Results from Label Babel 2
We wanted to present some preliminary results of the Label Babel 2 expedition. The results from you all look spectacular. The vast majority of the data looks like the image below and will make excellent training data for the models.
The blue boxes in the image above are the outlines that you drew. The red boxes are the final crop for the labels; where we merged the blue box into a single “best” interpretation of the label. This is beautiful! There is close agreement on where & what the labels are. The only things we wanted identified as labels are outlined in blue. The tag, stamp, and ruler/color guide are not outlined, which is correct. The majority of the data looks this good.
The data from this expedition was generally great, but there were some wrinkles in the output. For example, there are some challenges in terms of processing the data in order to find the best interpretation of the labels. Some people outlined the wrong things or nothing at all, but by far the most common problem (unique to this expedition) was the lumping of several labels into a single outline (see image below). Here, we have added a new color “green” that shows several labels together. Unfortunately these kinds of entries can’t be used for training the models in the next step of our process.

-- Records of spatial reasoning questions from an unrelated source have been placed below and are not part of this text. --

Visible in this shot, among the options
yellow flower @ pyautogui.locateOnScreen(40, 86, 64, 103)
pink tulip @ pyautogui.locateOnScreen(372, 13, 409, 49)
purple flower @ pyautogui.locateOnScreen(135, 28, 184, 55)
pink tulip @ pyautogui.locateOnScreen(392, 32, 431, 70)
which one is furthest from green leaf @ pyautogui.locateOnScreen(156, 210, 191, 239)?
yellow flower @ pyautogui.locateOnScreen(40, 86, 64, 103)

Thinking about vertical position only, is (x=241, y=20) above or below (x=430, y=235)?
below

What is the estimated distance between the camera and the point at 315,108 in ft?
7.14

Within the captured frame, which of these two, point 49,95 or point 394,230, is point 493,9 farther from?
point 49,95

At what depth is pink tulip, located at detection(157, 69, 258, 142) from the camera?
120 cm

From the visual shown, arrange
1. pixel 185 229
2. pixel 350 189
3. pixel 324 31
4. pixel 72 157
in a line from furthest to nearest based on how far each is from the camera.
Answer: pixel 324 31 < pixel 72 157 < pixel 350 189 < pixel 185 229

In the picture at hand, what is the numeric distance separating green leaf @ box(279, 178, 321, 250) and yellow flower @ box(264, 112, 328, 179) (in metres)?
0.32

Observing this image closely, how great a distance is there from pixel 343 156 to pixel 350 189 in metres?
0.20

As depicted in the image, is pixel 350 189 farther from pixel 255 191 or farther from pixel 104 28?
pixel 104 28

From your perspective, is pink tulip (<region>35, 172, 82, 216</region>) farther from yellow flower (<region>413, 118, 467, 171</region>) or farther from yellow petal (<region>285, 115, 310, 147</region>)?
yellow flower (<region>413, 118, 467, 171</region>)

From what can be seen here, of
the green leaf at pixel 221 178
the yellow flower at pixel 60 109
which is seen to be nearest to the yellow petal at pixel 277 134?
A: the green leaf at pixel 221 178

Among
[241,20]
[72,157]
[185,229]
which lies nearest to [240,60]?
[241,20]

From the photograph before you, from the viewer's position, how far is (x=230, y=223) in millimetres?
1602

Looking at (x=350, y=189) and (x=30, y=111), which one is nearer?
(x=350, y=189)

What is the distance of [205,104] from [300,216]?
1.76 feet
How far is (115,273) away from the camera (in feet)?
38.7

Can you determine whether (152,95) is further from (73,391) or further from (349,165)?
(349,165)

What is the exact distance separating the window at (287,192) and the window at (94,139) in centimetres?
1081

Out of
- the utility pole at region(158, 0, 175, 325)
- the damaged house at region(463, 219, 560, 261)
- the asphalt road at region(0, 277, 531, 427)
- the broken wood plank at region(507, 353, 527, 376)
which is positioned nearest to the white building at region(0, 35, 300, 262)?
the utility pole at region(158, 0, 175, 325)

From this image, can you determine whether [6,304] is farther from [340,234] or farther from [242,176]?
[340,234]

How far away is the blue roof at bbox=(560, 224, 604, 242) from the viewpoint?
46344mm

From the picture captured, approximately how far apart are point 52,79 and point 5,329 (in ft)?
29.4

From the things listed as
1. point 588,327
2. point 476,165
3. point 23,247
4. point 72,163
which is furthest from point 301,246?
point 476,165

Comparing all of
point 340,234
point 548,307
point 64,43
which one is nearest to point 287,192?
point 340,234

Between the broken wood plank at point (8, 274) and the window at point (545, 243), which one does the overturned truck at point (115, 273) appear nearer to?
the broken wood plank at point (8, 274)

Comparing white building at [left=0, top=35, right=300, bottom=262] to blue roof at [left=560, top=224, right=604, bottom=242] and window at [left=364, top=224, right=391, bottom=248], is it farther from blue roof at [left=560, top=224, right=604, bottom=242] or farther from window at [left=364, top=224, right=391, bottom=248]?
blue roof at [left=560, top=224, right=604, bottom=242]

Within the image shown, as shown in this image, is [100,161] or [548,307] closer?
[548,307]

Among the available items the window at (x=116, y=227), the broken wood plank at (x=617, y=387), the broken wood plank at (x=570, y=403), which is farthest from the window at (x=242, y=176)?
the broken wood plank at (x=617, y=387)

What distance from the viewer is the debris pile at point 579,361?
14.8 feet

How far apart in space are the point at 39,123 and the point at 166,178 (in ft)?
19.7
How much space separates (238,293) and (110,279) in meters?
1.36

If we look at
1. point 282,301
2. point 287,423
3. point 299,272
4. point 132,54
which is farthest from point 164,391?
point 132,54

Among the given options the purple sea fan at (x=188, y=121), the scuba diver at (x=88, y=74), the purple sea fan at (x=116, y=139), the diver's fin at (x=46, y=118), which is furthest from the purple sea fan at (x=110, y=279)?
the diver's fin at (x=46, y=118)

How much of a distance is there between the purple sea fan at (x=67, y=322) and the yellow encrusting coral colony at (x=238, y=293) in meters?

Next, we go on to automating the label finding process by using the data you provided to train an automated process. After that, we will automate the classifications using the labels you provided around whether text was typewritten. We plan on using an artificial neural network that does both in one swell foop. We will use these annotations as the training data for this neural net.
We are eager to see the results and to use this data as well. We’ll give another update on the progress in a few weeks. In the meantime, we want to thank all of the participants in this expedition and say to also note how impressed we are with the results.
— The Notes from Nature Team